* [Aim] Convert every line of the records, from the line containing "At what range" through the end of the records inclusive, into a Markdown table with the columns "Row" and "Text". Omit blank lines.

* [Data extract]
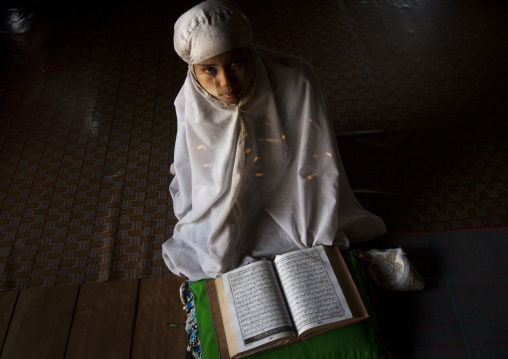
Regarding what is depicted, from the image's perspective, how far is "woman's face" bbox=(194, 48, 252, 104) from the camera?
2.57 feet

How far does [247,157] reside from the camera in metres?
0.99

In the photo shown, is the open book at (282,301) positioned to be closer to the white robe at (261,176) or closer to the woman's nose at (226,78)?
the white robe at (261,176)

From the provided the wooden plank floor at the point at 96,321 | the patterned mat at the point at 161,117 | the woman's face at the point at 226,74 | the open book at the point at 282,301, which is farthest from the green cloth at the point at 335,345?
the woman's face at the point at 226,74

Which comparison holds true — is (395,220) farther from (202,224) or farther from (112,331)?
(112,331)

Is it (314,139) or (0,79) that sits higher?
(314,139)

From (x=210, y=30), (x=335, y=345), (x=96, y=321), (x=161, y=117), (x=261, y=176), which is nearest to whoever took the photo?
(x=210, y=30)

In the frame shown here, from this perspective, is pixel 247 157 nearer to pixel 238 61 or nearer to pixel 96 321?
pixel 238 61

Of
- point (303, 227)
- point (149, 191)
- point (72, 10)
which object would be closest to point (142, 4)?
point (72, 10)

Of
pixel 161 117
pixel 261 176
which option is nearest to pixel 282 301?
pixel 261 176

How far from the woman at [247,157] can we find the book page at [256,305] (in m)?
0.08

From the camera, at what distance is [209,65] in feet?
2.59

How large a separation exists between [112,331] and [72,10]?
7.18ft

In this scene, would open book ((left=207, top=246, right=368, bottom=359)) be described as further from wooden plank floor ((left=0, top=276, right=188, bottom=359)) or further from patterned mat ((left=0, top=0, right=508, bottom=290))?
patterned mat ((left=0, top=0, right=508, bottom=290))

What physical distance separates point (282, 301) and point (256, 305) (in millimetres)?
73
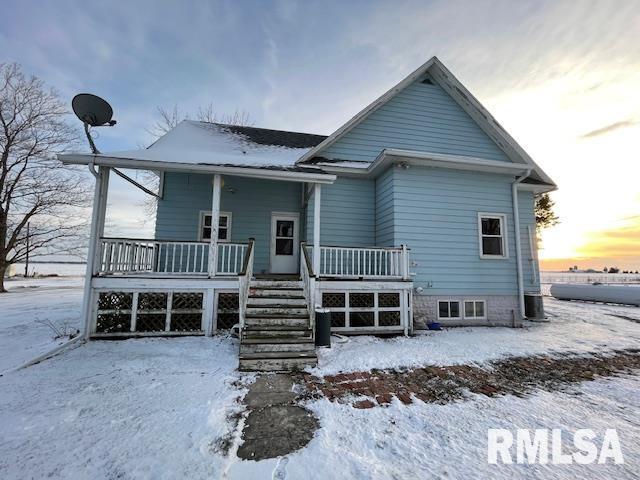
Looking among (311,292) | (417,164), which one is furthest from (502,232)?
→ (311,292)

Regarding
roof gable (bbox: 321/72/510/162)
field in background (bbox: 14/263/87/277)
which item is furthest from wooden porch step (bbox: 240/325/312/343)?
field in background (bbox: 14/263/87/277)

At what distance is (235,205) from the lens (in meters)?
9.12

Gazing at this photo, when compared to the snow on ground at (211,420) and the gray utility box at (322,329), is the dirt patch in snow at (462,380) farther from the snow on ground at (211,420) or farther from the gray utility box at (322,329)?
the gray utility box at (322,329)

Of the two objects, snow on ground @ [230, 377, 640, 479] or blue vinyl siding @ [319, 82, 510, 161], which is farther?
blue vinyl siding @ [319, 82, 510, 161]

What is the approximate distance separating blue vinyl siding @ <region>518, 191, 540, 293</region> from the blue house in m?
0.05

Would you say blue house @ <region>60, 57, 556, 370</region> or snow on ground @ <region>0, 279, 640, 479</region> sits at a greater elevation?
blue house @ <region>60, 57, 556, 370</region>

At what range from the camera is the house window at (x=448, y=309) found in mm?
8039

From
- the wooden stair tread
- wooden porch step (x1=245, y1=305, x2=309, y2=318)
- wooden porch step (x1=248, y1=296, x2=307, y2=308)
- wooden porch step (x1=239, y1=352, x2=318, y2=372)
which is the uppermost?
wooden porch step (x1=248, y1=296, x2=307, y2=308)

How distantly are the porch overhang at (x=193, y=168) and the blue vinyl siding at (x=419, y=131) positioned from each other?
2.29 m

* [Exercise answer]
| Row | Text |
|---|---|
| 1 | At what range from the camera is the house window at (x=448, y=309) found in mm? |
| 2 | 8039 |
| 3 | From |
| 4 | - the wooden stair tread |
| 5 | - wooden porch step (x1=245, y1=305, x2=309, y2=318) |
| 6 | - wooden porch step (x1=248, y1=296, x2=307, y2=308) |
| 7 | - wooden porch step (x1=239, y1=352, x2=318, y2=372) |
| 8 | which is the uppermost? |
| 9 | wooden porch step (x1=248, y1=296, x2=307, y2=308) |
| 10 | How distantly are the porch overhang at (x=193, y=168) and the blue vinyl siding at (x=419, y=131) positioned from each other? |
| 11 | 2.29 m |